Concordia engineering researchers receive $497K to help Canada meet its emission-reduction targets

Canada has a target to reduce emissions to 40 per cent below 2005 levels by 2030 and reach net-zero emissions by 2050. To meet these goals, industry will have to play a significant role.

To this end, the Government of Canada’s Climate Action and Awareness Fund has awarded $497,000 to a Concordia research team led by principal investigator Yaser Khojasteh. The funding will support the development of innovative technologies that will help Canadian businesses decrease the amount of greenhouse gas (GHS) they emit.

Khojasteh is an assistant professor of chemical and materials engineering. He and his team will focus on analyzing what are known as carbon capture, utilization and storage (CCUS) techniques to develop ecofriendly, cost-effective CO2 capture and utilization processes.

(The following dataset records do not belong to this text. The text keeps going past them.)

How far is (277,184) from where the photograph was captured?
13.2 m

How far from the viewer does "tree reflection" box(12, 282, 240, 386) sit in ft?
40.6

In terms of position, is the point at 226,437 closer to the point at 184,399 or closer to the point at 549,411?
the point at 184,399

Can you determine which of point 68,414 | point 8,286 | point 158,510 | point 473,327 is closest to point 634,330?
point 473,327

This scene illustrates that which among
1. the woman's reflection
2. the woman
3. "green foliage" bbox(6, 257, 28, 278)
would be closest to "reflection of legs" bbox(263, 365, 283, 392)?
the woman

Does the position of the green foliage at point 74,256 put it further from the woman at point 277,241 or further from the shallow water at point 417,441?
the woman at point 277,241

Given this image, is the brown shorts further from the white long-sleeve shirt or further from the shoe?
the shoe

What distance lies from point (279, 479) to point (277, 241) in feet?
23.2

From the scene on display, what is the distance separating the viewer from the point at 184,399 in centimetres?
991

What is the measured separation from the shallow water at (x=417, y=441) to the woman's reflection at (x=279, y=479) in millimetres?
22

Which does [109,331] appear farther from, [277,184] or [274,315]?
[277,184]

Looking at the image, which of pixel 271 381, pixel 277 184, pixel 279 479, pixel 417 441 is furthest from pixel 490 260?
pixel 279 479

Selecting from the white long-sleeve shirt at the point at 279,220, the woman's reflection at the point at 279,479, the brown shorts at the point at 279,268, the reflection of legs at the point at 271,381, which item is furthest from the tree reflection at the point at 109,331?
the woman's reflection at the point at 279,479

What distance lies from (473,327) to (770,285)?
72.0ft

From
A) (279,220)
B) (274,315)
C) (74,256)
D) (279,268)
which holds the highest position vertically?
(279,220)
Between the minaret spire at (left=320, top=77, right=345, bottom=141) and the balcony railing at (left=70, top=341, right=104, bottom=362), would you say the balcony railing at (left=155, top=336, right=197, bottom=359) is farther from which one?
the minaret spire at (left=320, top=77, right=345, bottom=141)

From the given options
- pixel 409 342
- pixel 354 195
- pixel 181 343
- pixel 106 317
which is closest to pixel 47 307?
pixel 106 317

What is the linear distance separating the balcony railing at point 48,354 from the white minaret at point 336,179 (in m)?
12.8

CCUS techniques make effective use of the high concentrations of CO2 emitted in the production of a variety of products, such as chemicals, fuels and polymers, and are seen as a pivotal development in Canada’s greenhouse gas reduction targets going forward.

“Before CCUS techniques can be marketed, a number of problems and financial/environmental risks must be resolved,” Khojasteh explains. “The capacity for industries to benefit from this technology depends on several factors, including technical and financial viability. To date, no research on the design and simulation of these technologies has been conducted.”